Jane attracted attention on Oak Street—a striking woman with long legs, slim hips, and a slender waist, she did not try to hide her height. Instead she defiantly wore high heels. She wasn’t quite up to my height, but still seemed tall enough to be a power forward. Either she did not notice the turning heads and the delighted eyes or she took them for granted.
A man might feel proud that she permitted him to be seen in public with her. I suspect that was the general idea.
Naturally the maître d’ and the headwaiter, and the table waiter at the Cape Cod Room, resplendent in their oldfashioned naval officer suits—blue jackets with gold stripes and white trousers—knew her by name.
As we were escorted through the dark room and up a staircase with brass ship rails to an even darker corner, she was greeted by a chorus of respect.
“Good morning, Ms. Clare.”
“Nice to have you with us again, Ms. Clare.”
“Your usual booth, Ms. Clare?”
“Royalty,” I sniffed. “For a Kerry person too.”
“Just goes to show you,” she chuckled. “The Big Change at work!”
Her b
ooth, black leather against a straight back and overlooking the Lake Michigan and Oak Street Beach (through a tiny window) was in a corner of the Cape Cod room, almost a private alcove.
“Nice for assignations,” I said as we sat down.
“That’s not what we’re having.”
“Maybe not today.”
She sniffed. “Maybe not ever.”
“Maybe.”
“I notice,” she tried to change the subject, “that you’re wearing your blue ribbon.”
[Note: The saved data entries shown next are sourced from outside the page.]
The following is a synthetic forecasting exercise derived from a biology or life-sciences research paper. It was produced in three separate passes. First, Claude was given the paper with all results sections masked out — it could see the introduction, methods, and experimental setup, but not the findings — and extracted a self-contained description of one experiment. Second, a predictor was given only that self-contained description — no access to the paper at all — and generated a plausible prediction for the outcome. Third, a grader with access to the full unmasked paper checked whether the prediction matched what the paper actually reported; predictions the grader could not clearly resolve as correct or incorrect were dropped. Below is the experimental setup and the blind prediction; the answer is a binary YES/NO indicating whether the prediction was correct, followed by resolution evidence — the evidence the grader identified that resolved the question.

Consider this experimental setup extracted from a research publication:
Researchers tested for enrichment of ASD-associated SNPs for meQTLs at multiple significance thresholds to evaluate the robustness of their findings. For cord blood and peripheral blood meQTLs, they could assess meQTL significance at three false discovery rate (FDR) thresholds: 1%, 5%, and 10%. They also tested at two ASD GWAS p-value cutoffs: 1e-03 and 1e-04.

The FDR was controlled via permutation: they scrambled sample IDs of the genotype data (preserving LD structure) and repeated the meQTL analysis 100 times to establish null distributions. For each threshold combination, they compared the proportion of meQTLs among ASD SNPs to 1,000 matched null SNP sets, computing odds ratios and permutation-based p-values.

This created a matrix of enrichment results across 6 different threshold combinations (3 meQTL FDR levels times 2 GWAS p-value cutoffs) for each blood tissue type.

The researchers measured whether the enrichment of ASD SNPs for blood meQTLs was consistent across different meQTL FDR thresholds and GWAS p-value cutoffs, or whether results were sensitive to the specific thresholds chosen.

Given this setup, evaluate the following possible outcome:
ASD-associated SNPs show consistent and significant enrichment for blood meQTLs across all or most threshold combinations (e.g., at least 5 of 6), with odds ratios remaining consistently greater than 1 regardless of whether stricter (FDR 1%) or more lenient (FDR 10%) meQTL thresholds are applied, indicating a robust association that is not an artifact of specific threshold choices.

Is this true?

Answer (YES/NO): NO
“Huh?” I pretended to glance at the little blue pin with the white stars. “Oh yeah, it intimidates faculty.”
“You’re ready to acknowledge that you are a hero?”
“A sort of hero, Jane. An accidental hero maybe. It’s part of my life, I guess.”
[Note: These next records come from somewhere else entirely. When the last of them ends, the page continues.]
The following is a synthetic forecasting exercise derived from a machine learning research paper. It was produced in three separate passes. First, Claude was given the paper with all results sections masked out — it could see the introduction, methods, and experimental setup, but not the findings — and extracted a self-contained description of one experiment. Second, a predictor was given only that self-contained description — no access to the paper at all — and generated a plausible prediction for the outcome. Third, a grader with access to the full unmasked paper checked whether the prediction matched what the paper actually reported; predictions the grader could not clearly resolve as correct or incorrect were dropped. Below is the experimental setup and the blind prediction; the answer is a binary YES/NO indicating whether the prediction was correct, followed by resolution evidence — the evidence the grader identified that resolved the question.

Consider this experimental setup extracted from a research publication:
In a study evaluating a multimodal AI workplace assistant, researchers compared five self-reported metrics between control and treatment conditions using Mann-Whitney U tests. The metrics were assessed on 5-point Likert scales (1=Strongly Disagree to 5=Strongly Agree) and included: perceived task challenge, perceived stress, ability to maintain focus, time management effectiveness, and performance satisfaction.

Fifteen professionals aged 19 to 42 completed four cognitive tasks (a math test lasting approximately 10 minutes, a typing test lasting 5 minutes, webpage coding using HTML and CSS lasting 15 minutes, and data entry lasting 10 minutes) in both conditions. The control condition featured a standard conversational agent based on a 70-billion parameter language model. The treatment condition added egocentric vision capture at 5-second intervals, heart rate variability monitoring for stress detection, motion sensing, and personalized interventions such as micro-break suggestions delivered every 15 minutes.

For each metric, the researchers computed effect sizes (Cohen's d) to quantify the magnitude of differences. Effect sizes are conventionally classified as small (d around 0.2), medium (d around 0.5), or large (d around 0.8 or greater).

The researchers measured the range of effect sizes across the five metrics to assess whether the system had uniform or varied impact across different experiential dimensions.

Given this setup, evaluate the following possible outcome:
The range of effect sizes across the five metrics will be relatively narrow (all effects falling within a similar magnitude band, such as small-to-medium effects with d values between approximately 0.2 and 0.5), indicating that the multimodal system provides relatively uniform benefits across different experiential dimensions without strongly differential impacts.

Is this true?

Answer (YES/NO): NO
“I’m glad you finally see that…must you continue to look at me that way?” she demanded after we had ordered our iced tea, bookbinder soup, and Crab Maryland.
“What way?”
“You know what way.”
“Tell me.”
“Like you’re taking off my clothes. It embarrasses me.”
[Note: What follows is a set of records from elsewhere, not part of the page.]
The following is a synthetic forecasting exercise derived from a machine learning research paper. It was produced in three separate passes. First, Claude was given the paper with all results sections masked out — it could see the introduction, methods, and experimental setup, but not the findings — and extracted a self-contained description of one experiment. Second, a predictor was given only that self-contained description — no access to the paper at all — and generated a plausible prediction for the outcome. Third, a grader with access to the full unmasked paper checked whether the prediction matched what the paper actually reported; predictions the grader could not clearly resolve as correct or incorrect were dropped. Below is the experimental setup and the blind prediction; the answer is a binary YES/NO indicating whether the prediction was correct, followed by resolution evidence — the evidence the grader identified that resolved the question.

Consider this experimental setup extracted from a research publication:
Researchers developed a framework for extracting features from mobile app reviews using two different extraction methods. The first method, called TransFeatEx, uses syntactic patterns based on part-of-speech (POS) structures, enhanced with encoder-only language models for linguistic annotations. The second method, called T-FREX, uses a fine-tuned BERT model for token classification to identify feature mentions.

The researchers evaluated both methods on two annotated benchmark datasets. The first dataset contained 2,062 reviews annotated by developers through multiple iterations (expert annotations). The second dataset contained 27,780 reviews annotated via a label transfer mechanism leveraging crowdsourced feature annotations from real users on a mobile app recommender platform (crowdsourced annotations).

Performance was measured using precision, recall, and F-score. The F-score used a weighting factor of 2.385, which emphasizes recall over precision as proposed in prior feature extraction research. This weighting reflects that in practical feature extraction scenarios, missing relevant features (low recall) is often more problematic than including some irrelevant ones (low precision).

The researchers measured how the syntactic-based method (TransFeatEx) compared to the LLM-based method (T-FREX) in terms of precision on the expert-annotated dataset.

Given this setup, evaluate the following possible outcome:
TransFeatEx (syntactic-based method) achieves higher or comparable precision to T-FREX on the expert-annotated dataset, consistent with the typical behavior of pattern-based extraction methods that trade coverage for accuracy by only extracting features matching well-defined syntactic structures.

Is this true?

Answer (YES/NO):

“That’s the way men tend to look at women like you. It’s programmed into the species.”
“I understand that. But you make it too obvious,” she was talking herself into discomfiture, though of a mild variety.
“I told you that I would rather have you for lunch than bookbinder soup. I now amend that to read I would rather have you for lunch than bookbinder soup and Crab Maryland.”
“Well, you’d better be content with your soup and your crab.”
“I will. For today.”
“Forever.”
“I intend to have you, Jane my dear, before the summer is over.”
She stiffened as though she were angry. “Is that a warning or a threat?”
“I would never dare threaten you, it’s a statement of fact.”
“I told you that I didn’t want a man in my life.”
Now she was no longer half fun and full earnest as the Irish would say. She was all earnest.
“I know.” I paused while the waiter delivered our iced tea—with the lemon in a net bag—this was, after all, the Drake. “But because you’re so desirable and so smart and so much fun, men will pursue you and eventually out of loneliness and maybe a little desire of your own, you’ll select someone. I lost out last time through no fault of my own. I don’t intend to lose this time.”